Page 36 of One Little Mistake

Once, I even lose it a little with the attending doctor, begging for just a few minutes with my baby—but all I get in return is a curt refusal.

It’s unbearable, knowing he’s so close—just in the next building—and not even being allowed to catch a glimpse of him.

So I lie.

I know I shouldn’t mess with my health, and honestly, I’m still not feeling great, but I don’t tell anyone. All I want is to get out of here as soon as possible and finally hold my baby in my arms.

On the fifth day, a snowstorm starts outside. The snow falls so thick that I can’t see a thing past the white veil.

I’m alone in my room. I feel pathetic, completely falling apart.

In all this time, the only person who came to visit me was Vivienne.

She probably knows what a fool I’ve been and how badly I messed things up with Max, which is why I can’t even look her in the eye. I told her so much about him—and she thought I was talking about her neighbor.

It turned out... badly.

Vivienne barely spoke when she visited. The tension between us was almost physical, and neither of us brought up the subject directly. It hurts to know that our friendship might be over because of this.

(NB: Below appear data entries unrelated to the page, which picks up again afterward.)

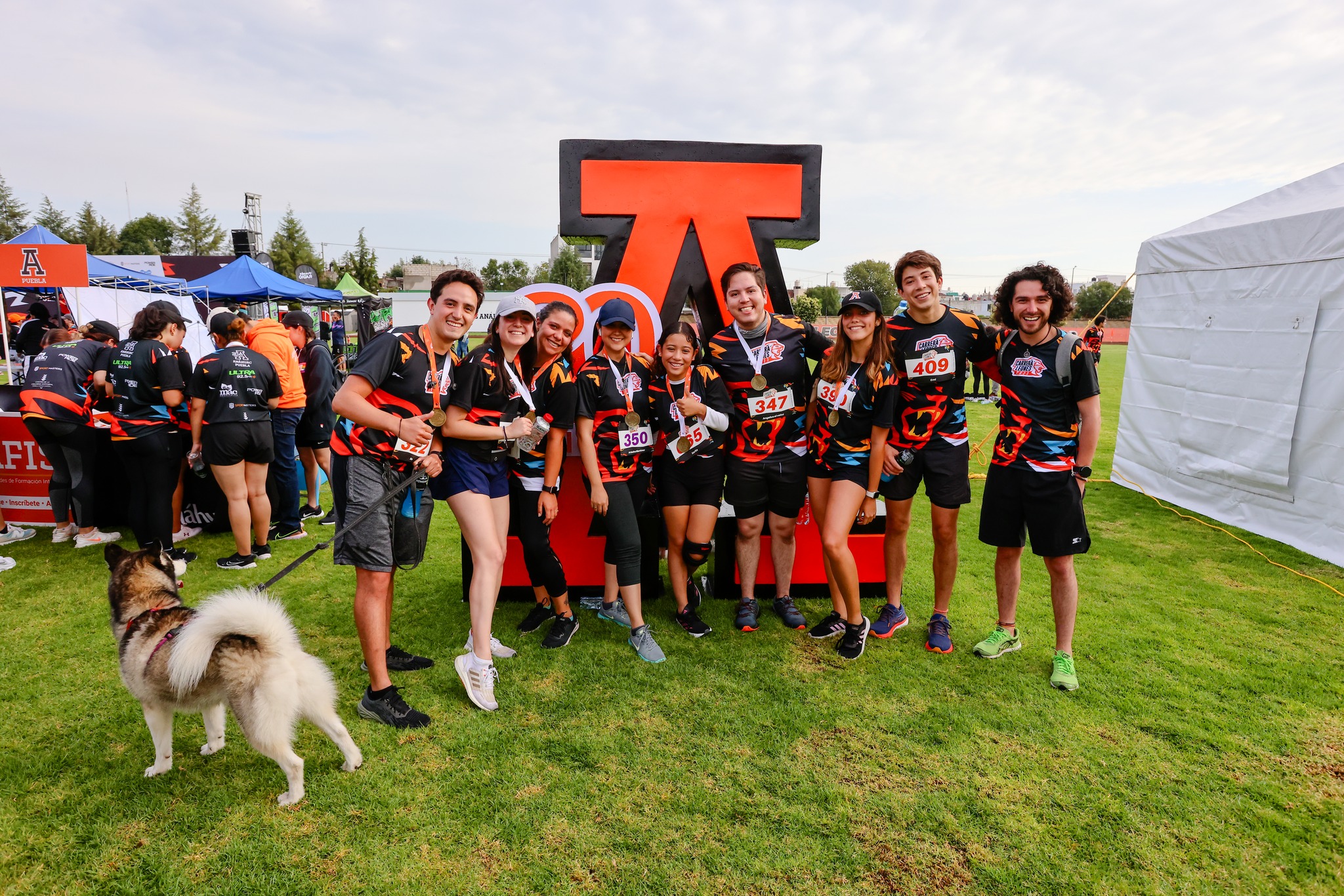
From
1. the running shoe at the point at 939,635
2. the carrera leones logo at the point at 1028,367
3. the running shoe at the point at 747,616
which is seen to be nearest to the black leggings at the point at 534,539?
the running shoe at the point at 747,616

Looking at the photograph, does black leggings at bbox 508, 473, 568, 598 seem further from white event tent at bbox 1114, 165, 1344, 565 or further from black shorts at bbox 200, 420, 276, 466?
white event tent at bbox 1114, 165, 1344, 565

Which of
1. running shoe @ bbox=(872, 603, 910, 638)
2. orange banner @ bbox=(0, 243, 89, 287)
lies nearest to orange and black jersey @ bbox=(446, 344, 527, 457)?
running shoe @ bbox=(872, 603, 910, 638)

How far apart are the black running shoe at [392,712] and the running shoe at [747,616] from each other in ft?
6.42

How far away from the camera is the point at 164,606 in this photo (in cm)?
280

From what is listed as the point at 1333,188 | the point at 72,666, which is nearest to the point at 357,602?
the point at 72,666

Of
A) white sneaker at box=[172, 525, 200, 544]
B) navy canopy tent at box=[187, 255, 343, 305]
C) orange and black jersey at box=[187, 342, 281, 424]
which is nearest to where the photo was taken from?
orange and black jersey at box=[187, 342, 281, 424]

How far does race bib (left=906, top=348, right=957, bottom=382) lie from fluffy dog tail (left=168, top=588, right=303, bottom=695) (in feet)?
11.0

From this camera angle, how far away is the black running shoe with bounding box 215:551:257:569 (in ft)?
16.8

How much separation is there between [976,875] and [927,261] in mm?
2941

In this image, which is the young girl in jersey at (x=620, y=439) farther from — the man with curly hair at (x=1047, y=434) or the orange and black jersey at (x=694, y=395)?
the man with curly hair at (x=1047, y=434)

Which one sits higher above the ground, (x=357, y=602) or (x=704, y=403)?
(x=704, y=403)

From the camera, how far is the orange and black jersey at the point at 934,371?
3674mm

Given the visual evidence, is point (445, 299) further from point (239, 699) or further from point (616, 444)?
point (239, 699)

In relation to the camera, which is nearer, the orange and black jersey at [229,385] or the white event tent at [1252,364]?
the orange and black jersey at [229,385]
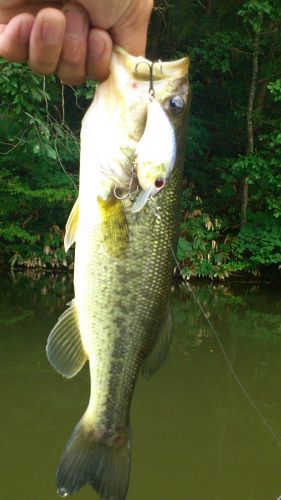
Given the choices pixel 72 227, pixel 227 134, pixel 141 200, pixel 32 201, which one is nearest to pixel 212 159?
pixel 227 134

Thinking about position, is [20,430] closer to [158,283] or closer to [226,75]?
[158,283]

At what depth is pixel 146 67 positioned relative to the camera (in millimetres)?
1515

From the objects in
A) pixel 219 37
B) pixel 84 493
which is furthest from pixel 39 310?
pixel 219 37

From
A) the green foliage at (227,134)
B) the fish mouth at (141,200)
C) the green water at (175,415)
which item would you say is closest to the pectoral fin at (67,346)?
the fish mouth at (141,200)

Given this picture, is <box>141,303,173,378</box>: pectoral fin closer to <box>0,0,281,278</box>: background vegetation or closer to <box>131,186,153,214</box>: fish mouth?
<box>131,186,153,214</box>: fish mouth

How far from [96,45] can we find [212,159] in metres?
11.7

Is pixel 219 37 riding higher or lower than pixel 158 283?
higher

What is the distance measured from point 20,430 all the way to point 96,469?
3.30 metres

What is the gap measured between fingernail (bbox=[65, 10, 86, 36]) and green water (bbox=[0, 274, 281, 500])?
10.8 ft

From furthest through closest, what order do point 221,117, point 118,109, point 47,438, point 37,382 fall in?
point 221,117
point 37,382
point 47,438
point 118,109

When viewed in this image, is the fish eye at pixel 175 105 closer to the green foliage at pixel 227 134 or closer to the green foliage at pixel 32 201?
the green foliage at pixel 32 201

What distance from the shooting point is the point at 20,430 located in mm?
4684

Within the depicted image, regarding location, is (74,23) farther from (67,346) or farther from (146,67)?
(67,346)

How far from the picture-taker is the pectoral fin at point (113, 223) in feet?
5.07
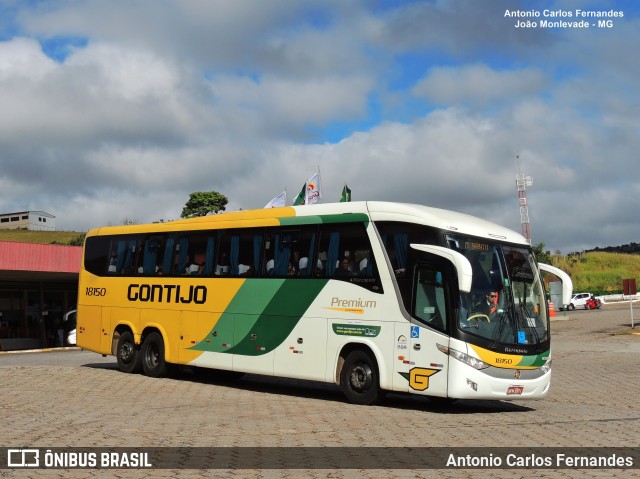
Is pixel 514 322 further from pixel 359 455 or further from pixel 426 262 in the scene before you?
pixel 359 455

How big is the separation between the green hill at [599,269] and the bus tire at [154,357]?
283ft

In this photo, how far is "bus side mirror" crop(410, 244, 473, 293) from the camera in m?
13.4

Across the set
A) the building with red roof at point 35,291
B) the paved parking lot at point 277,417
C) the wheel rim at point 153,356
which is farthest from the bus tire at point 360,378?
the building with red roof at point 35,291

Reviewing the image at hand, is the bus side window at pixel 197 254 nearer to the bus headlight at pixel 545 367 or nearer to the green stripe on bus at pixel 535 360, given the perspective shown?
the green stripe on bus at pixel 535 360

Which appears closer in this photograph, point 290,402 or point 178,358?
point 290,402

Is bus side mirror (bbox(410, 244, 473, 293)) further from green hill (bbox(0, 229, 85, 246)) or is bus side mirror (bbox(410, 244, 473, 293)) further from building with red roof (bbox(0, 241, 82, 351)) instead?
green hill (bbox(0, 229, 85, 246))

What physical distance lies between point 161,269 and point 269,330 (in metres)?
4.14

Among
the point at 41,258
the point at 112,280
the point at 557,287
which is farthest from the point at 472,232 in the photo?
the point at 41,258

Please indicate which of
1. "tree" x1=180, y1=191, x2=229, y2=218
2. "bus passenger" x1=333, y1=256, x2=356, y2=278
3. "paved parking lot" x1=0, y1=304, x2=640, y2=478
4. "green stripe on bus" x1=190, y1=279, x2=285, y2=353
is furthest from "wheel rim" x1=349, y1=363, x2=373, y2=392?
"tree" x1=180, y1=191, x2=229, y2=218

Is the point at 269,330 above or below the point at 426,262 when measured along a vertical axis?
below

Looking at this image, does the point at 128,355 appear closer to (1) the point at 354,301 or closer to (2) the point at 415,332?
(1) the point at 354,301

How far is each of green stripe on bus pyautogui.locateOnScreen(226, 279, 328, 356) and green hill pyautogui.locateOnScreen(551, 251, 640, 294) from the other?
88010mm

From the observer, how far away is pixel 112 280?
21.6 meters

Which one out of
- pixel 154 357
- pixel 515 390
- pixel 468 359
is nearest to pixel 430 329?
pixel 468 359
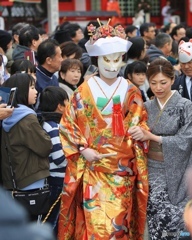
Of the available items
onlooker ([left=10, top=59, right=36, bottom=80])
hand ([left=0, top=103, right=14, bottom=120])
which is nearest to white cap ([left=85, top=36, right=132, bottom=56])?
hand ([left=0, top=103, right=14, bottom=120])

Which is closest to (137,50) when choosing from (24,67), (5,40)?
(5,40)

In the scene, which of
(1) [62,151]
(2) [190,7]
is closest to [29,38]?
(1) [62,151]

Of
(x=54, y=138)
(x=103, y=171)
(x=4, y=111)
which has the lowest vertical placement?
(x=103, y=171)

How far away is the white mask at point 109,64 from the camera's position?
4660 millimetres

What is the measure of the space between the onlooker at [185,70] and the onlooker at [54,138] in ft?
4.56

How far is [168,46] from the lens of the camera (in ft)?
30.5

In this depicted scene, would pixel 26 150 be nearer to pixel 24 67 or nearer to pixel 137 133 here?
pixel 137 133

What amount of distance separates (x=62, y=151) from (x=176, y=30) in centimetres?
724

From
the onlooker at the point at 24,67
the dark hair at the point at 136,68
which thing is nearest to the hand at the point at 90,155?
the onlooker at the point at 24,67

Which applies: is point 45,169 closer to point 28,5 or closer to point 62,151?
point 62,151

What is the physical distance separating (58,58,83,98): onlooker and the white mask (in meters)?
1.66

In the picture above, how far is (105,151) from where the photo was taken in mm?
4621

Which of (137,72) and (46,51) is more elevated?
(46,51)

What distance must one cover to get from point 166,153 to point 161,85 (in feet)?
1.71
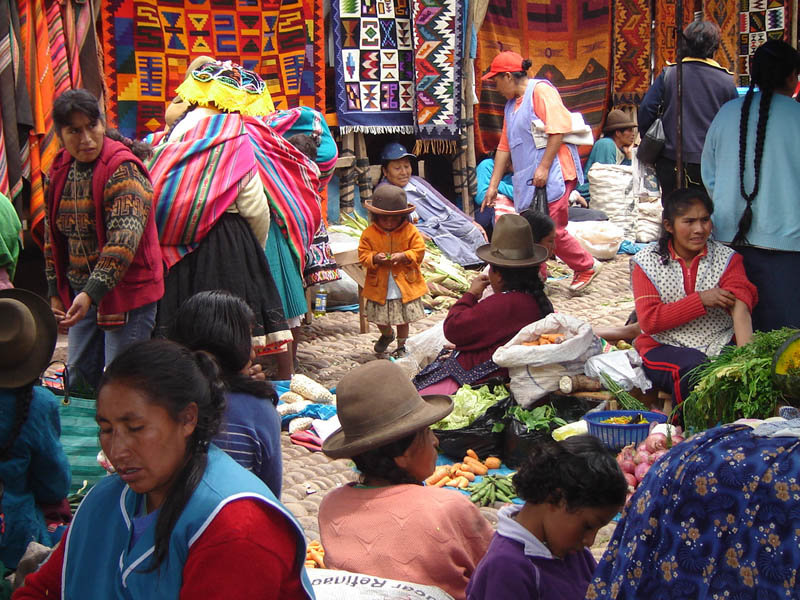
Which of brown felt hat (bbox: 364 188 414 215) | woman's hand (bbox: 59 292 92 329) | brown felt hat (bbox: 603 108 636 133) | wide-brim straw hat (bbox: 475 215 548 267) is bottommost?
woman's hand (bbox: 59 292 92 329)

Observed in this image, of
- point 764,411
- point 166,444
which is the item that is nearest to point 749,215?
point 764,411

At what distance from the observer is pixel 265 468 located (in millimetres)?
2990

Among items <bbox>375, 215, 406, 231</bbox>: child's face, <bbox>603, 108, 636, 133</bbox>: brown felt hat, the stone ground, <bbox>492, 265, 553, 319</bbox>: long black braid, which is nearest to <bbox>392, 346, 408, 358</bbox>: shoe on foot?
the stone ground

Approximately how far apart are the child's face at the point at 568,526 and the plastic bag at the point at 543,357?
265 centimetres

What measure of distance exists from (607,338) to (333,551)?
3.84 meters

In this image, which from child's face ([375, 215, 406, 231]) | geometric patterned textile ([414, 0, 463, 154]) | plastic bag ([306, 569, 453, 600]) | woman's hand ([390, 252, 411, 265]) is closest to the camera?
plastic bag ([306, 569, 453, 600])

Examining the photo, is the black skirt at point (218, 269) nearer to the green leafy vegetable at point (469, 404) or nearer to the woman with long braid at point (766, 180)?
the green leafy vegetable at point (469, 404)

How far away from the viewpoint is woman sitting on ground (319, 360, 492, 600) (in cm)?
245

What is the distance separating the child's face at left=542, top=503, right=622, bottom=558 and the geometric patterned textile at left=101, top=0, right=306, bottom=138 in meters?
7.76

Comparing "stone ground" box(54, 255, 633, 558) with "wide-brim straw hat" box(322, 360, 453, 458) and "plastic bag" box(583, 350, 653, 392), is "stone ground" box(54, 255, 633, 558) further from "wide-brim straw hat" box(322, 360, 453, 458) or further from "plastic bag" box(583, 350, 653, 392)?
"wide-brim straw hat" box(322, 360, 453, 458)

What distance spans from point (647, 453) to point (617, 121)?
8.99 m

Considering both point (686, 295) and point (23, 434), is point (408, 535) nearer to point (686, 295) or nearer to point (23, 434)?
point (23, 434)

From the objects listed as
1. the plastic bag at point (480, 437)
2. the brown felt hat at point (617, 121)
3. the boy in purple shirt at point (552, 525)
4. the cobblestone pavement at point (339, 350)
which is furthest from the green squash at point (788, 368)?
the brown felt hat at point (617, 121)

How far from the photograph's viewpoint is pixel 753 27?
12273 millimetres
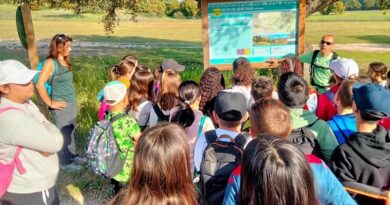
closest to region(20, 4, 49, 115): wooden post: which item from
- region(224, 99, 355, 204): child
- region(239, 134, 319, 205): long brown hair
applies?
region(224, 99, 355, 204): child

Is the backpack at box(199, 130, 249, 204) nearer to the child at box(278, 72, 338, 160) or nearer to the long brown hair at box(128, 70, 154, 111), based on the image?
the child at box(278, 72, 338, 160)

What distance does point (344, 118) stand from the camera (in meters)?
3.17

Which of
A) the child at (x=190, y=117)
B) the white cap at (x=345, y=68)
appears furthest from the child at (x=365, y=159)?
the white cap at (x=345, y=68)

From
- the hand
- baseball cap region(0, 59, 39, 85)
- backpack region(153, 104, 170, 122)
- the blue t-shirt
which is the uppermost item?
baseball cap region(0, 59, 39, 85)

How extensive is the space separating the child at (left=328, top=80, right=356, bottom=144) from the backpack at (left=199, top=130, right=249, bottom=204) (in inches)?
33.1

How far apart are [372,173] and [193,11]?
72323 mm

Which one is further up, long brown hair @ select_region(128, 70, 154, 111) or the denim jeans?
long brown hair @ select_region(128, 70, 154, 111)

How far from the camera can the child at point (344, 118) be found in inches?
122

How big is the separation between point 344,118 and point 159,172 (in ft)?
5.77

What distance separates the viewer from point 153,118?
4215mm

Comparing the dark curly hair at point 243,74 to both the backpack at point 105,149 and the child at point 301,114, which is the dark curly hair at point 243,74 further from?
the backpack at point 105,149

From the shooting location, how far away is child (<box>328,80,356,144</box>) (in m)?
3.10

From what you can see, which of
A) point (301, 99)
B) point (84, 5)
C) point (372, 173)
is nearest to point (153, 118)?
point (301, 99)

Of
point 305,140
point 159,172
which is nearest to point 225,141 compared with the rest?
point 305,140
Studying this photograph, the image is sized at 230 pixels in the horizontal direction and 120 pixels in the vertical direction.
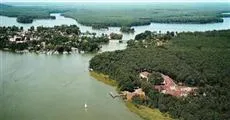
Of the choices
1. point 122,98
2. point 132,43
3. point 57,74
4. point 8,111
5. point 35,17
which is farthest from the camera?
point 35,17

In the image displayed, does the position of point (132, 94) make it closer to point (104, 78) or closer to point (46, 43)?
point (104, 78)

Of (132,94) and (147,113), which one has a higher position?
(132,94)

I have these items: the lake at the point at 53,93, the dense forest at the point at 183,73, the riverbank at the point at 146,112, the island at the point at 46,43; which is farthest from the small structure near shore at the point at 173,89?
the island at the point at 46,43

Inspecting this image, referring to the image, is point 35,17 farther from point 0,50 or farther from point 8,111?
point 8,111

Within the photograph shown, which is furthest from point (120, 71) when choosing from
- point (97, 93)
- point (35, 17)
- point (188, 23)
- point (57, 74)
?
point (35, 17)

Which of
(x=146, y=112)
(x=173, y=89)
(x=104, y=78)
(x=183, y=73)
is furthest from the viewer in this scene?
(x=104, y=78)

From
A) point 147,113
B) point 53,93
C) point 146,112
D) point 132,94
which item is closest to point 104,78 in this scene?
point 132,94
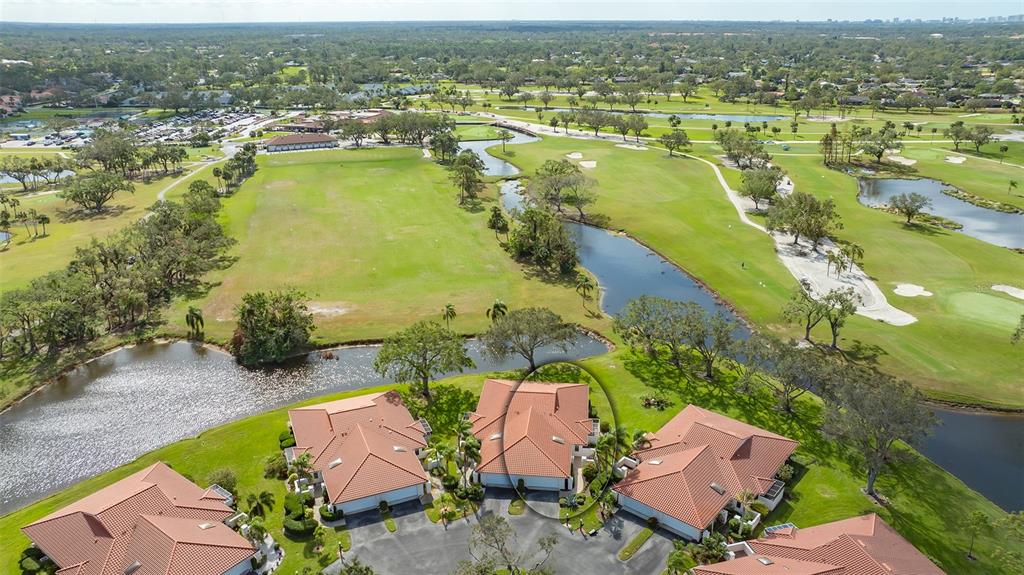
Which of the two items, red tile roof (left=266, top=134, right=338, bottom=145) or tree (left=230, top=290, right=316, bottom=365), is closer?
tree (left=230, top=290, right=316, bottom=365)

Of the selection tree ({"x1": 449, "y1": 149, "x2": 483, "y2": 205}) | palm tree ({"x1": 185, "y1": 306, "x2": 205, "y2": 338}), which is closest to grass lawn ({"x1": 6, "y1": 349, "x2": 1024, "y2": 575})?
palm tree ({"x1": 185, "y1": 306, "x2": 205, "y2": 338})

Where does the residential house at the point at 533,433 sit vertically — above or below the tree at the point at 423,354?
below

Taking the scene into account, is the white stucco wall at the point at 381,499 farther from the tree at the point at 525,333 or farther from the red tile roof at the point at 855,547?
the red tile roof at the point at 855,547

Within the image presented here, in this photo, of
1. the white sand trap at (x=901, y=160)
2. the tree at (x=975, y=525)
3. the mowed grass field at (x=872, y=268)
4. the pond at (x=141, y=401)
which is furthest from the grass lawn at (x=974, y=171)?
the pond at (x=141, y=401)

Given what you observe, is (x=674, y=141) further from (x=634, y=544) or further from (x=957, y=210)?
(x=634, y=544)

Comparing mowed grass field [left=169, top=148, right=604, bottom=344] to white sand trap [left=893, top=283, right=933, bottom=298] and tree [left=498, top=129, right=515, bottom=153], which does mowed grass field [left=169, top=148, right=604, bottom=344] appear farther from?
white sand trap [left=893, top=283, right=933, bottom=298]

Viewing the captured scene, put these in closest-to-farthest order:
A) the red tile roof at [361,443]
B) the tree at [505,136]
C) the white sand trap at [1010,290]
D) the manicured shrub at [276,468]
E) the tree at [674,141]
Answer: the red tile roof at [361,443]
the manicured shrub at [276,468]
the white sand trap at [1010,290]
the tree at [674,141]
the tree at [505,136]

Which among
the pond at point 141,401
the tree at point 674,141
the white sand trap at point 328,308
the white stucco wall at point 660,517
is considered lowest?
the pond at point 141,401
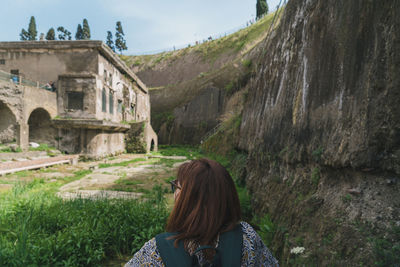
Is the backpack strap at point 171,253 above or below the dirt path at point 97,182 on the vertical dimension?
above

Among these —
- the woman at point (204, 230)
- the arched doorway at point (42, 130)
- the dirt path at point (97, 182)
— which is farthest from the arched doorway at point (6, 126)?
the woman at point (204, 230)

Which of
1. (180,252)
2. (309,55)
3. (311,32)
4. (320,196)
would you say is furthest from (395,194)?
(311,32)

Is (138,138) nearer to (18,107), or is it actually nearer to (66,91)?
(66,91)

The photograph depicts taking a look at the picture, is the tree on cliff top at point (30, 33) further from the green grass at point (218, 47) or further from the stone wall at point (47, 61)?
the stone wall at point (47, 61)

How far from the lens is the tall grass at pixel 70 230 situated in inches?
122

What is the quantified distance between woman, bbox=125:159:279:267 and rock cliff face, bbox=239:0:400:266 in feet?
4.06

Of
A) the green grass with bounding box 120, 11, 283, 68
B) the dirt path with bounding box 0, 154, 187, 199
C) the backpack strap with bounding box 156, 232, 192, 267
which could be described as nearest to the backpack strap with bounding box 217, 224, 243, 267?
the backpack strap with bounding box 156, 232, 192, 267

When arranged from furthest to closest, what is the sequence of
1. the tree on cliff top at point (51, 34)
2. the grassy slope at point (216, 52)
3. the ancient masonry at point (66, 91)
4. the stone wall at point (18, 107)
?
1. the tree on cliff top at point (51, 34)
2. the grassy slope at point (216, 52)
3. the ancient masonry at point (66, 91)
4. the stone wall at point (18, 107)

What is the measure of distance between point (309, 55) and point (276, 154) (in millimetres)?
1819

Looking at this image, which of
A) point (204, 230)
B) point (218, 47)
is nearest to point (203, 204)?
point (204, 230)

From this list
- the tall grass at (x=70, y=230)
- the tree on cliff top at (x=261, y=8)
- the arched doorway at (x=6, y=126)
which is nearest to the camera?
the tall grass at (x=70, y=230)

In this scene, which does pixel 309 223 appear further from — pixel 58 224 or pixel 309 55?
pixel 58 224

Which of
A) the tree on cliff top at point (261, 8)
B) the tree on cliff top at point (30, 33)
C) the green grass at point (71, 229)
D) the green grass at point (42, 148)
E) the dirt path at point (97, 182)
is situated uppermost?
the tree on cliff top at point (261, 8)

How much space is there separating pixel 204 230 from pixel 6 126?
16.1 m
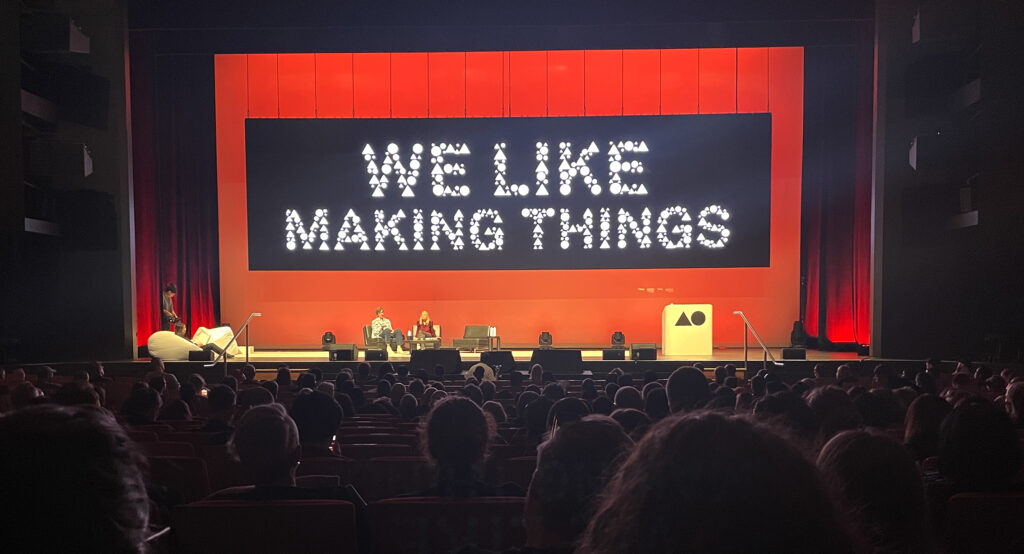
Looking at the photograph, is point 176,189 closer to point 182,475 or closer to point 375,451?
point 375,451

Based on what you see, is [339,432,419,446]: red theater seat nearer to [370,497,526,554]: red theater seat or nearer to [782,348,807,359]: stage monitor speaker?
[370,497,526,554]: red theater seat

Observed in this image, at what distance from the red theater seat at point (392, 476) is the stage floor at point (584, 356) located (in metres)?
9.35

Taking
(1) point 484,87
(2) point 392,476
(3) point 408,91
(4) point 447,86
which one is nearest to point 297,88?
(3) point 408,91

She really is an amazing person, and I’m beyond grateful that she was willing to take responsibility for my baby when I couldn’t.

It’s midnight, and I still can’t sleep.

I stare up at the ceiling, thinking about the future.

Making plans.

At least I have some savings—that should be enough to get us started.

It’s a shame I can’t work from home. I read somewhere that babies can have allergies to flower pollen, so my shop won’t be an option. It’ll have to be a nanny or my mom. Either way, I’ll have to work.

My thoughts are interrupted by the soft buzz of my phone vibrating.

I reach for it and freeze when I see a new message from Max Taylor.

“How are you feeling?”

CHAPTER 14

Erin

For a split second—before I even register the sender’s name—my eyes widen in surprise, and my heart flutters wildly in my chest. The bright light from the phone screen stings my eyes in the darkness, and I don’t immediately notice the last name next to “Max”.

At first, I think it’s my Max. I hold my breath, feeling goosebumps ripple across my skin, a rush of endorphins blocking out both the physical and emotional pain.

But then my vision adjusts to the light. I look closer, and it hits me—it’s not that Max.

A wave of disappointment crashes over me, as if someone dumped a bucket of ice water over my head.

My fingers grip the phone tightly. I clutch it to my chest and close my eyes.

I promised myself I wouldn’t fall for false hope again, but every time I hear a notification ding, my heart squeezes painfully and whispers, “It could be him.”

After a few minutes, I finally open the message and stare for a long time at the simple but meaningful words.

I imagine what I would say if it were really my Max texting me. Then I shake off the thought—stupid—and remind myself I owe this man an answer, at the very least, out of gratitude.

If it weren’t for this stranger, things might have ended very differently.